The oceans represent just one contemporary example of Hardin’s commons writ large – and one that he wrote about in his original essay. Today, a majority of the world’s major fishing grounds have either been fished to exhaustion or to the brink of exhaustion. Just 30 years ago we were told that there were enough fish in the sea to feed the world in perpetuity, to solve the problem of global hunger. Not so, it seems.
Could a system of trading fishing rights – a market-based solution – have solved this problem? Could it solve it yet? Perhaps. So far, however, the relentless pursuit of Smithian self-interest on the high seas has resulted in a world pocked with fish-free zones. This sort of upbeat free market rhetoric rings hollow in empty bellies and quiet harbors.
Why Editors Need Editors
Just as some of the larger strands of the book are a bit more tangled than they might have been, there are a few places where Dougherty hits somewhat tinny notes, as when he quotes Michael Milken and identifies him as “a world-class champion of freedom from big government.” Surely we know Milken for less august accomplishments. Or when – in the context of discussing corporate restructuring – he says, “America not only recovered its industrial footing but experienced the greatest decade of prosperity in its recent history.” Given the steady export of industry from the United States, this is a poor choice of words. Towards the end of the book, he mentions scholars changing planes in the “Keynesian Cambridge [Massachusetts] of [M.I.T. economist] Paul Samuelson.” Cambridge doesn’t have an airport. And – even for the sake of easy metaphor, and however often it may happen – Bostonians have never taken lightly to having their city conjoined with another.
These issues, large and small, point to why even – perhaps especially – editors need editors.

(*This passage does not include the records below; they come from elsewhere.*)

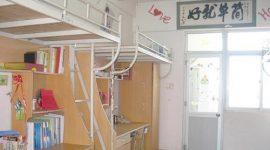 Hainan-Medical-University-Dormitory-3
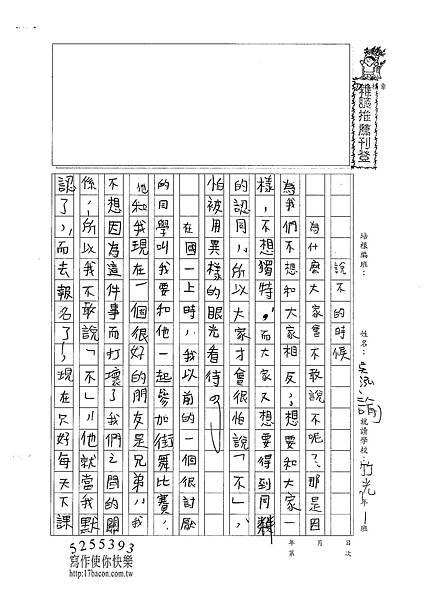 101WA209吳泓諭 (1)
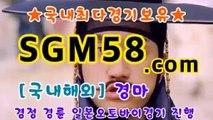 일본경륜사이트 ▷ SGM58.시오엠 ζ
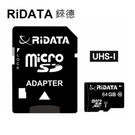 【RiDATA錸德】 micro SDXC UHS-I Class10 64GB 記憶卡 /個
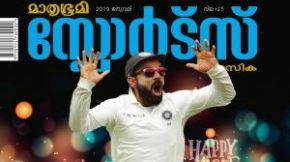 Mathrubhumi Sports Masika Magazine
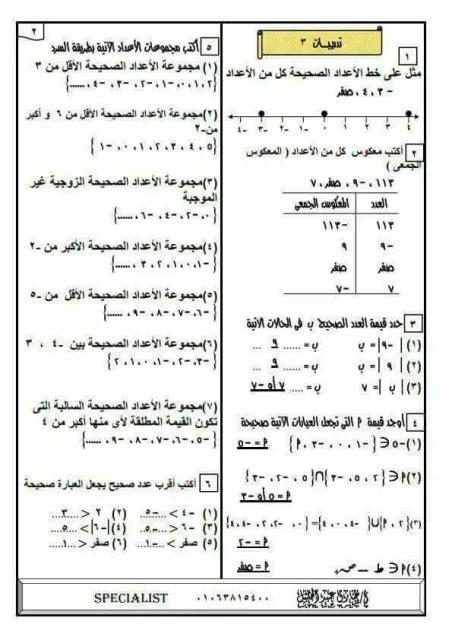 تحميل كراسة تدريبات الرياضيات للصف السادس الابتدائى الفصل الدراسى الثانى أ طارق عبد الجليل Sheet Music Music
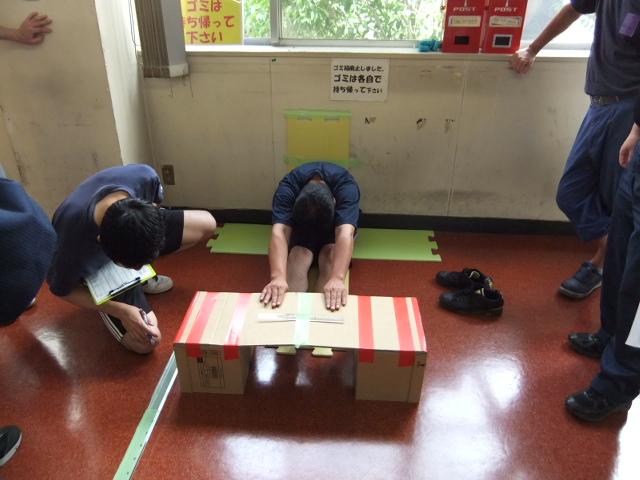 体力測定の画像
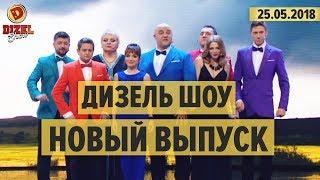 Дизель Шоу - НОВЫЙ ВЫПУСК 47 от 25.05.2018 | ЮМОР ICTV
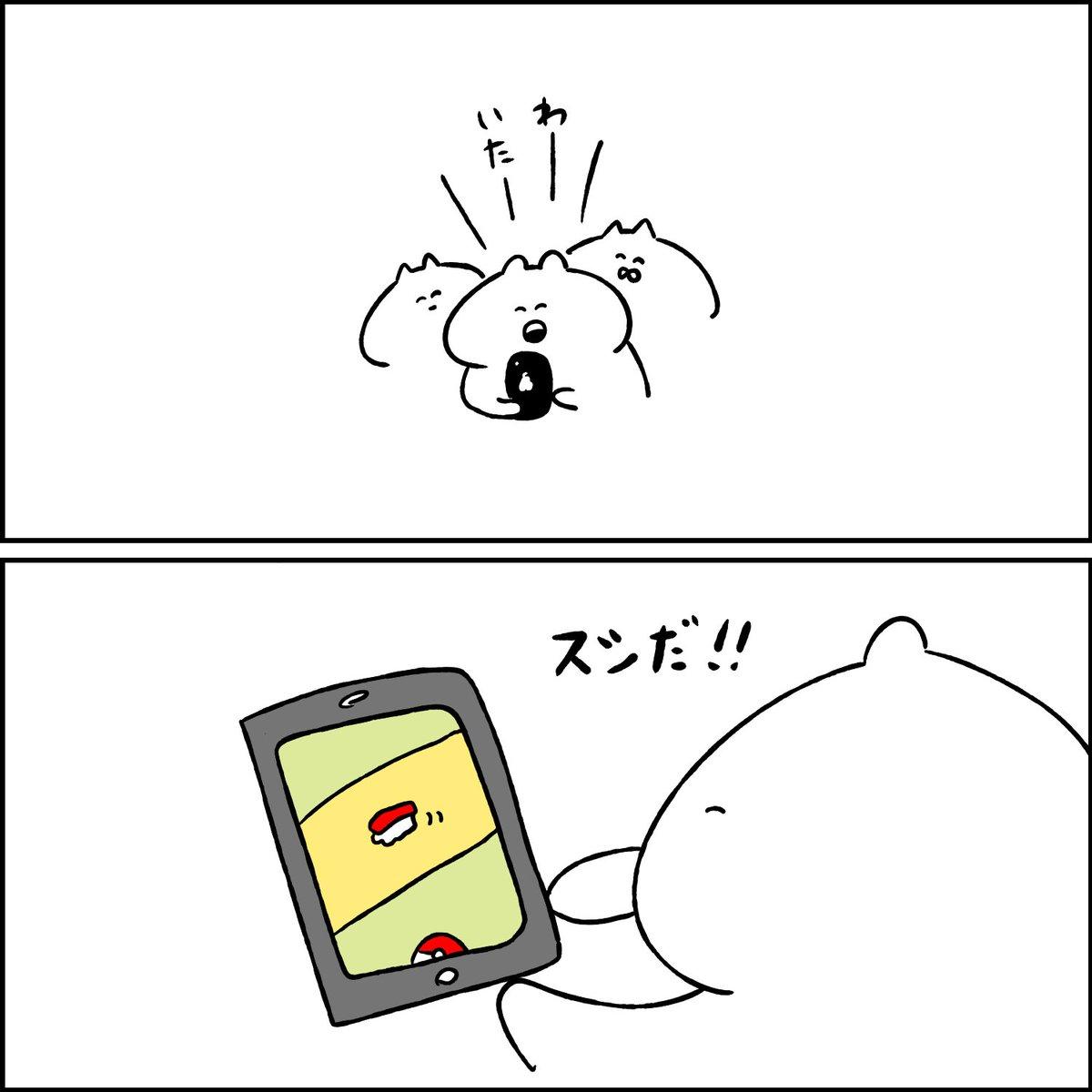 ポケモンGOじゃない pic.twitter.com/iRCcK3TbSN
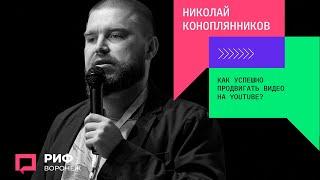 1.2. Николай Коноплянников. Как успешно продвигать видео на YouTube?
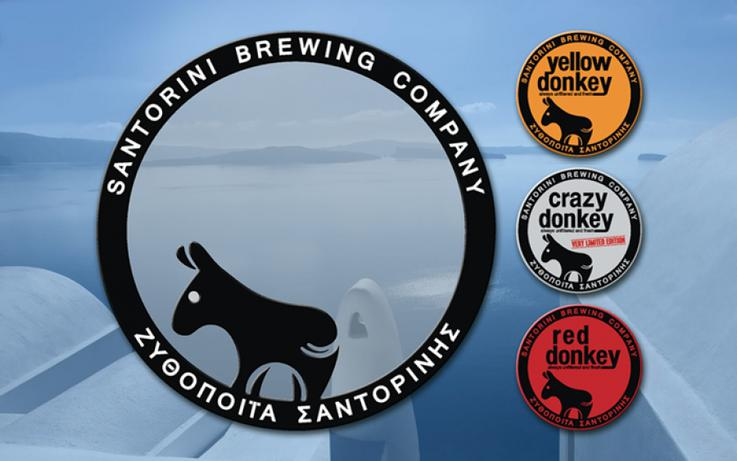 Santorini Brewing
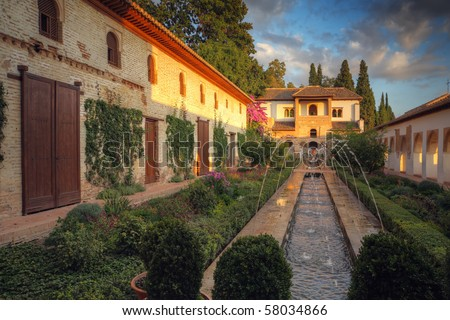 Alhambra patio, Granada, Spain - stock photo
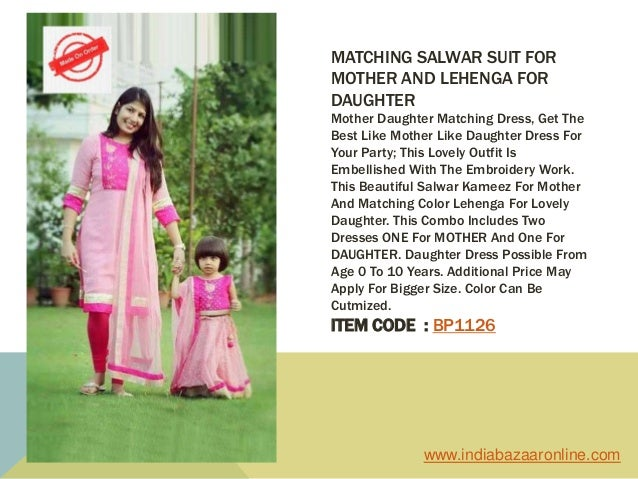 7a2c722993 MATCHING SALWAR SUIT FOR MOTHER AND LEHENGA FOR DAUGHTER Mother Daughter  Matching Dress, Get The ...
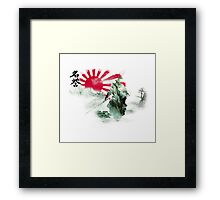 Way of the Samurai (2) Framed Print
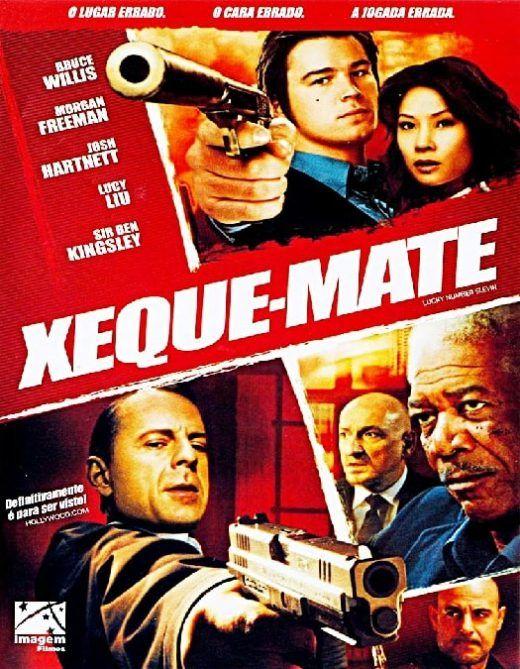 Xeque Mate Dublado Cartazes De Filmes Minimalistas Filmes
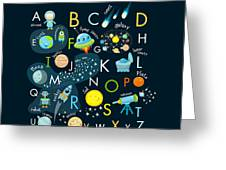 Vector Space Alphabet Greeting Card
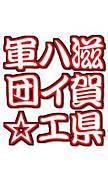 滋賀県ハイエース軍団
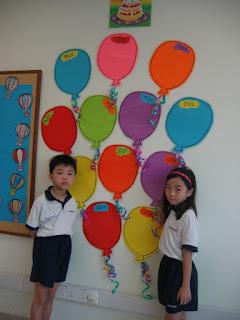 Preschool Graduation Party Decorations
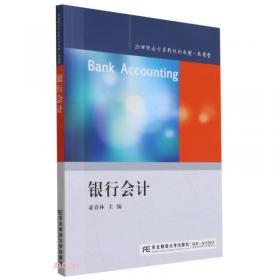 银行卡时代:-- 消费支付的数字化革命  The Digital Revolution in Buying and Borrowing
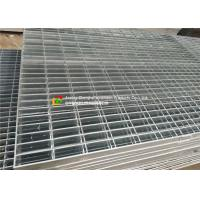 Buy cheap Twisted Square Bar Hot Dipped Galvanized Steel Grating Mechanical Interlock from wholesalers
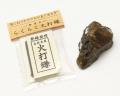 火打石セット ルチルクォーツ(小) No.23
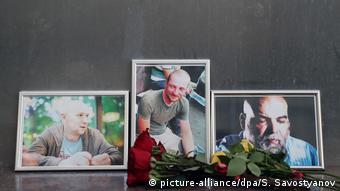 Фотографии Александра Расторгуева, Кирилла Радченко и Орхана Джемаля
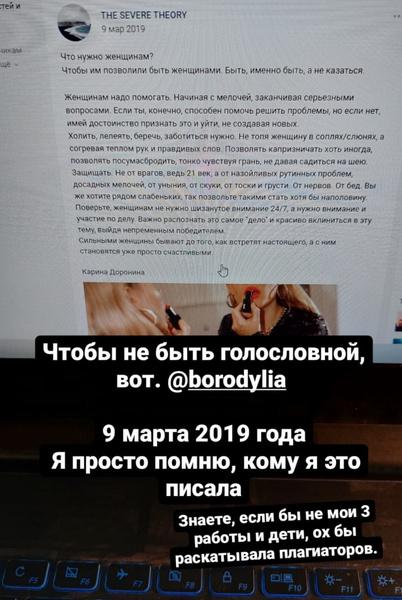 Гуру «копировать-вставить». Ксению Бородину обвинили в плагиате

An Unexplored Side of Smith’s Legacy
Dougherty makes a compelling case for Adam Smith’s humanity and for the sincerity of the intentions of the classical liberal economists who followed in Smith’s footsteps. The same cannot always be said for the politicians who use these theorists as cover for policies which seem simply to serve the interests of their own constituencies. In that sense, the book is a better history than it is a polemic: It will not likely change many people’s minds. Those predisposed to agree that markets have wrought positive change will see those changes; those not so disposed will dismiss those changes or see them as negative. The same may be said looking forward.
That noted, those who have heretofore only seen Adam Smith as the cudgel used by free market ideologues against any and all market intervention will have been shown an important, under-explored side of his work.
Dougherty has written an interesting, valuable, and layered book that gives us a rich new perspective on Adam Smith and the profession that he did so much to define.